“So Jesus said to the Jews who had believed him, “If you abide in my word, you are truly my disciples, and you will know the truth and the truth will set you free.”- John 8:31-32 (New Revised Standard Version, Updated)
I am convinced that the truth sets us free; however, the truth often makes us mad before freeing us. I spent 2022 campaigning for the United States Senate in North Carolina. I was the Unaffiliated Write-In Candidate. It’s exactly like it sounds. I was Unaffiliated, and I traveled to both the urban, and the most rural parts of the state and knocked on the doors of far-left liberals, and far-right conservatives. I had conversations about everything from gun rights to abortion, to the Jan. 6th insurrection. On more than one occasion, I was asked, “Do you think Jan. 6th was an insurrection?” In one meeting, when I was asked this question, I paused, and the person asking the question continued, “We’ve asked this question to every candidate for the United States Senate that has shown up, and no one has given us an answer. One candidate changed the subject, and another talked about why we have to move beyond Jan. 6th.” I gave my answer. “Yes. I don’t know how anyone can call it anything but that.” It was as though the air was being sucked out of the room. I’d later learn the meeting was being televised and would be played on repeat on the local cable network for months. I let the air be sucked out as I continued talking. “The reality is, if the people leading the insurrection had looked like me, or been a group of indigenous people, they likely wouldn’t have lived to be tried or prosecuted.” I don’t know if my truth made anyone mad that day, but one of the council members said to me later, “Amen, sister. Thank you for speaking the truth.”
As followers of Christ, we are called to be bringers of the light and of truth; half interpretations of what it means to be a truth-teller often have people of faith screaming about their views/beliefs at the tops of their lungs while ignoring the very real harm they are doing. Insurrectionists and their supporters believe they are bringing the truth to light of a stolen election. It’s a lie.
Partial truths and truths that are twisted to fit a situation or circumstance are still lies. As I answered the question about the insurrection, I’d often have the line from A Few Good Men Running running through my mind when Tom Cruise is questioning Jack Nicholson on the stand. An agitated Cruise, in contempt of court, yells at Nicholson, “I want the truth!” Nicholson responds, “You can’t handle the truth…” It was true for him in this movie, and it’s true for most of us in real life. One of the kids asked me at church this week, do you want the real truth or the Christmas truth? The Christmas truth was a truth that had been sugar-coated. I said to him then, and I will continue to say it, “We always want the real truth.”
The truth is that many in the Christian faith have stopped worshipping God and instead are worshipping nation, party, demagoguery, and white supremacy; it’s not just far-right conservatives, but it’s far-left liberals and people in the middle. For those genuinely attempting the work of positive community transformation, this is clear but is a difficult truth. When we call ourselves Christians and then fail to do the work of living in a way that is Christ-like, everyone suffers.

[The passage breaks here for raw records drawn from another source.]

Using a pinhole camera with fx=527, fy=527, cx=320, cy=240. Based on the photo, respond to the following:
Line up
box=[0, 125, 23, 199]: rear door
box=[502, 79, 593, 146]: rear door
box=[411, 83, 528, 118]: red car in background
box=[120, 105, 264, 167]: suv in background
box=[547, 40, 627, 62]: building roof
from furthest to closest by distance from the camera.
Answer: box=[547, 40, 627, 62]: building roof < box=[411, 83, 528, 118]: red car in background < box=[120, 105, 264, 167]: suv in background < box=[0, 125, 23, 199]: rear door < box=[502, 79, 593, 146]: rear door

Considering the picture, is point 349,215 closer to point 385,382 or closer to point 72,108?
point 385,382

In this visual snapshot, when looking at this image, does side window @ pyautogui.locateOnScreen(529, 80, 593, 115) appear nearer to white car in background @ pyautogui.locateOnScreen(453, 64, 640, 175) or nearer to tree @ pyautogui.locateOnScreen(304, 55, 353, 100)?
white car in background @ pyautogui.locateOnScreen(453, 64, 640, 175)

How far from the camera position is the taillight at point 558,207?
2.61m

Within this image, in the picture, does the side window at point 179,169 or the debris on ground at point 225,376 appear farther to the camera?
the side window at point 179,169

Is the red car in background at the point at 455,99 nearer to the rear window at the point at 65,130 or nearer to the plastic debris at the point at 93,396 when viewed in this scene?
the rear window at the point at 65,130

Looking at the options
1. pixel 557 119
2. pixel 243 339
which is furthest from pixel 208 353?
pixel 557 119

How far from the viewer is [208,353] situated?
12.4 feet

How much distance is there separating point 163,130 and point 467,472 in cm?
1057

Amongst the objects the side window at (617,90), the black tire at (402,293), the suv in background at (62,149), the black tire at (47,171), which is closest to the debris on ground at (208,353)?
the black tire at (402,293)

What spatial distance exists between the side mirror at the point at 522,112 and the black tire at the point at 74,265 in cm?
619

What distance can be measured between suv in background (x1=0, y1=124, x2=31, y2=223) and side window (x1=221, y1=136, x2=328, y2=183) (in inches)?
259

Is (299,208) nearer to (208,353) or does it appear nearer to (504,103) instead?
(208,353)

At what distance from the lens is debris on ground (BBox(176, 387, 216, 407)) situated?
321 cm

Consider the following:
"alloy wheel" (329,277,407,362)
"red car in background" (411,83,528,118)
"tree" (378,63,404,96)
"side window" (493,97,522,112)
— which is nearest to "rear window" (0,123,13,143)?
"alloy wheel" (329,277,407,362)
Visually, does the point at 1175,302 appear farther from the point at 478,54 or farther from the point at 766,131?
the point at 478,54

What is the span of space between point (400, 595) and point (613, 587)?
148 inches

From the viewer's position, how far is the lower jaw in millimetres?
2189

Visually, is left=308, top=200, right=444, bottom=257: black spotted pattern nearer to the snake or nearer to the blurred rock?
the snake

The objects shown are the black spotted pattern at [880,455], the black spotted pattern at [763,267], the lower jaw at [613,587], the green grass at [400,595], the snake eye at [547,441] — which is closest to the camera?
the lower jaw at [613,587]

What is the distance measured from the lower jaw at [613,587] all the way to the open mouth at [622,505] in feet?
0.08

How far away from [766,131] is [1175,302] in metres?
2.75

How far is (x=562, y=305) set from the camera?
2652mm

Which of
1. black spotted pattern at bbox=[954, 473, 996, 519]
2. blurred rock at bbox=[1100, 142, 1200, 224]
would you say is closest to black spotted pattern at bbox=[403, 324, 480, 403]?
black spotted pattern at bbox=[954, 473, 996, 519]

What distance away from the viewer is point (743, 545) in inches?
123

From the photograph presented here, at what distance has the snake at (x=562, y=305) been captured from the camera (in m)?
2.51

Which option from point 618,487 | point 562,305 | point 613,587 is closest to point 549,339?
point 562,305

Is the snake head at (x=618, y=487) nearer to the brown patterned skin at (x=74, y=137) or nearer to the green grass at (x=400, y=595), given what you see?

I believe… if Christ were to show up today in human form in most of the places where we live and worship, he’d be turning over all the tables and burning it all down. The words of John 11:35 were true in the past and ring true today. “Jesus wept,” and Jesus will continue to weep as long as we choose to follow the world instead of following him. It’s 2023. I don’t know what you’ve committed to, but I’ve committed to truth-telling and loving. This is not the type of truth-telling and loving that says my sin is not as bad as yours, and I love myself before all else. When truth-telling and loving show up filled with hubris, we all miss the mark. This year, I’ll be working to live into the type of truth-telling and loving that leads us to loving our neighbor, promoting unity with each other, and develop communal and personal relationships with Christ.